Continuo a credere che per loro questa riforma rappresenti il vero passaggio decisivo non solo di questa legislatura: accreditarsi come nuovi padri e madri di una costituzione rivista nel punto nodale della forma di governo e che archivia, questa volta definitivamente, la lunga stagione della discriminante antifascista.

Allora la domanda è quanto dobbiamo investire in termini polemici sullo scontro frontale rispetto a questo snodo?

Io penso che non possiamo ignorarlo perché è uno di quegli argomenti che se gestito con accortezza parla alla sensibilità di un pezzo importante del paese (non voglio dire un pezzo maggioritario, ma certamente un pezzo che nel momento del bisogno è disposto a uscire di casa e andare a votare contro una riforma che voglia aggredire alcuni dei pilastri costitutivi dello spirito costituente).

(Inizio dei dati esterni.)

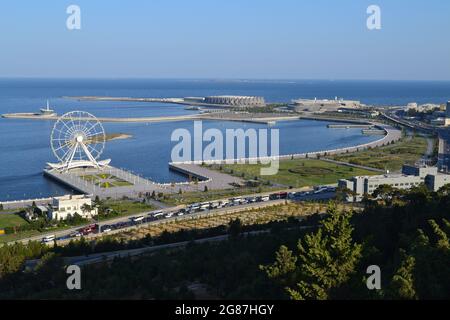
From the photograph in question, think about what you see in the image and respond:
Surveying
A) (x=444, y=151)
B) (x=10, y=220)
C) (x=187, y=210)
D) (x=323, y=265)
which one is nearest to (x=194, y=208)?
(x=187, y=210)

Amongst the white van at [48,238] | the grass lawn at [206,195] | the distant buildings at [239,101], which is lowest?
the white van at [48,238]

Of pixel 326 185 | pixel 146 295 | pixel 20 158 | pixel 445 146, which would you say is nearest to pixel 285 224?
pixel 146 295

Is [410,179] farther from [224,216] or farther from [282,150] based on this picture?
[282,150]

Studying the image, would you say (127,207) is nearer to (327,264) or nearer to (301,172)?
(301,172)

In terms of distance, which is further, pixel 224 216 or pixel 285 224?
pixel 224 216

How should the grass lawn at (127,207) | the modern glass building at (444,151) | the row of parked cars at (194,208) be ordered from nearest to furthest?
the row of parked cars at (194,208), the grass lawn at (127,207), the modern glass building at (444,151)

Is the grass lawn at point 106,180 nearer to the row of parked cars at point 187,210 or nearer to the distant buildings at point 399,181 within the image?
the row of parked cars at point 187,210

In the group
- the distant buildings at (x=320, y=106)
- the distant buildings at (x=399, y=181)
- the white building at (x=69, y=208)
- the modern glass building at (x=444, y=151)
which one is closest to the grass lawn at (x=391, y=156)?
the modern glass building at (x=444, y=151)
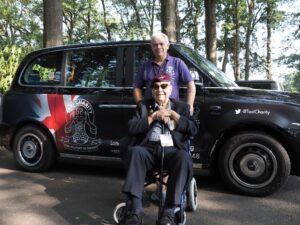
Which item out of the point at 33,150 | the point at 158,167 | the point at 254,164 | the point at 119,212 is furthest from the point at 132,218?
the point at 33,150

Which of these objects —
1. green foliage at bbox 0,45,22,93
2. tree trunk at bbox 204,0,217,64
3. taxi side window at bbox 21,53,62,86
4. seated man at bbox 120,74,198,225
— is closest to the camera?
seated man at bbox 120,74,198,225

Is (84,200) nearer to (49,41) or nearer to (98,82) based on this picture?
(98,82)

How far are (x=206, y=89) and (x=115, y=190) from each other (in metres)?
1.74

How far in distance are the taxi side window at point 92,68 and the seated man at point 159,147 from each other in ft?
5.90

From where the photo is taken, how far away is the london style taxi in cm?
514

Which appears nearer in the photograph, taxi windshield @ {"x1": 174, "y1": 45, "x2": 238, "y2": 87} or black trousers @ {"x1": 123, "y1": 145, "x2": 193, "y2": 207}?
black trousers @ {"x1": 123, "y1": 145, "x2": 193, "y2": 207}

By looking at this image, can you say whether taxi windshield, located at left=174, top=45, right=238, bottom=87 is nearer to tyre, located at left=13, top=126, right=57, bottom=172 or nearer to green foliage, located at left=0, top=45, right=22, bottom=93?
tyre, located at left=13, top=126, right=57, bottom=172

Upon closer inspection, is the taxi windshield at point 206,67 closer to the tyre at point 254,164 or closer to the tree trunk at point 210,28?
the tyre at point 254,164

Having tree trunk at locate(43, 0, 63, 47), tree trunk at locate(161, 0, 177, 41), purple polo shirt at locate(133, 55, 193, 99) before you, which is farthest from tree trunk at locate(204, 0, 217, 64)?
purple polo shirt at locate(133, 55, 193, 99)

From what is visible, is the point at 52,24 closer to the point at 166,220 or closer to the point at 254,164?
the point at 254,164

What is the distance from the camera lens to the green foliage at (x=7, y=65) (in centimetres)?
1062

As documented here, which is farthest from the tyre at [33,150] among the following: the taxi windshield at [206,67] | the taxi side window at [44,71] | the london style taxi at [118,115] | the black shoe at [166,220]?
the black shoe at [166,220]

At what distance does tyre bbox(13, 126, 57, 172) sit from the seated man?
2643mm

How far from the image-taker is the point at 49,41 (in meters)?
9.59
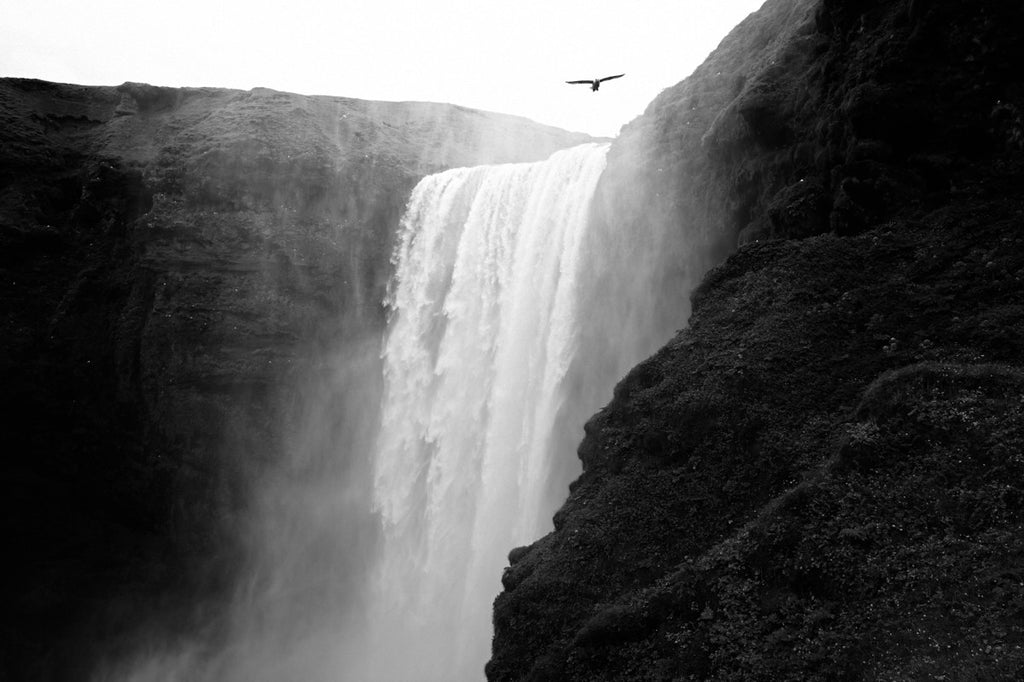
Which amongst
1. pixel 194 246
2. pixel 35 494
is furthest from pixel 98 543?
pixel 194 246

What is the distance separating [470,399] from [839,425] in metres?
11.2

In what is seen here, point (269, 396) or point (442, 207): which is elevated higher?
point (442, 207)

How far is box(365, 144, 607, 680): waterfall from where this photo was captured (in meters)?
16.1

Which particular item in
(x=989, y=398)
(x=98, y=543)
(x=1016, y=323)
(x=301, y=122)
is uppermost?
(x=301, y=122)

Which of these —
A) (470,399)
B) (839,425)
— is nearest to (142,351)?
(470,399)

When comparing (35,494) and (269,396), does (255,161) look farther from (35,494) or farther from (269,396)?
(35,494)

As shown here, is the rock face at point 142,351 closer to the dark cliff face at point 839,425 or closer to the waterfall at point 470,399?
the waterfall at point 470,399

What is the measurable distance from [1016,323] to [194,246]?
73.7 ft

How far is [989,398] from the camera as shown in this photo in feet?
25.1

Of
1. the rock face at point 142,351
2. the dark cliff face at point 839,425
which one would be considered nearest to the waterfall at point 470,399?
the rock face at point 142,351

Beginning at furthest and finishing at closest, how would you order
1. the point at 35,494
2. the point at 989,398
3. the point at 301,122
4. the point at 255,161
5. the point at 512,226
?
1. the point at 301,122
2. the point at 255,161
3. the point at 35,494
4. the point at 512,226
5. the point at 989,398

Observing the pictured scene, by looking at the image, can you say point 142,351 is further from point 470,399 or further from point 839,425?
point 839,425

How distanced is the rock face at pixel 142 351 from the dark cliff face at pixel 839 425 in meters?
14.4

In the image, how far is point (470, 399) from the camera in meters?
18.7
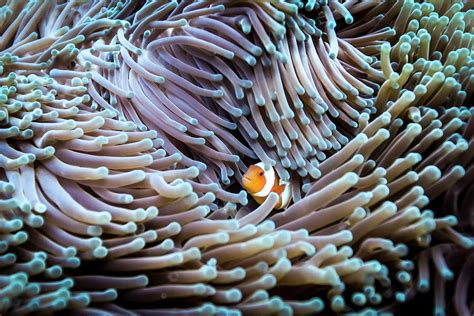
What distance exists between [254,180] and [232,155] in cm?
11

È chiaro che ci sono altri aspetti fondamentali a partire dal capitolo decisivo della legge elettorale (ogni sistema presidenziale che si accompagni al proporzionale alimenta una proliferazione dei partiti con la conseguenza di aumentare instabilità e conflitti, cioè esattamente l’opposto dei propositi annunciati).

Infine, a volo di uccello, una questione che riguarda la nostra Associazione.

In questi giorni, io, come immagino tanti di voi, ho appreso delle dimissioni di Roberto Cenati dalla carica di Presidente provinciale di ANPI Milano. Me ne guardo bene dal voler entrare in questioni che non conosco direttamente. Ma se ci definiamo un'associazione democratica, dobbiamo accettare e dibattere anche con chi ha sensibilità differenti, anche con chi ha posizioni minoritarie. Diversamente non potremo definirci un'associazione pluralista e democratica.

Guardate, so che sul termine “genocidio” ci sono diversi studi su quando sia opportuno definirli tali o meno. Questa definizione non esisteva prima del 1944. Si tratta di un termine molto specifico, che indica crimini violenti commessi contro determinati gruppi di individui con l’intento di distruggerli.

I Diritti Umani, così come stabilito nella Dichiarazione Universale dei Diritti Umani delle Nazione Unite del 1948, riguardano i diritti fondamentali degli individui.


Se vogliamo trarre una lezione da questa vicenda, qualora ce ne fosse ancora bisogno, è che è necessario perseguire con determinazione a partire dal linguaggio, dal modo di porsi, e nella quotidianità, l'utilizzo prezioso del breviario della tolleranza, dell'inclusione, della solidarietà.

Senza dimenticare mai che ANPI è la casa di tutti gli antifascisti, non un piccolo partito. Non una congrega di carbonari. Siamo Ente Morale, non mi stancherò mai di 
ripeterlo, siamo parte integrante delle Istituzioni e come tali dobbiamo comportarci. Senza seguire le onde emozionali del momento.

Le Partigiane e i Partigiani, attraverso lo Statuto scritto di loro pugno, ci hanno autorizzati a proseguire sul solco da loro tracciato, di questo facciamone tesoro in ogni momento del quotidiano e nelle nostre strategie politiche.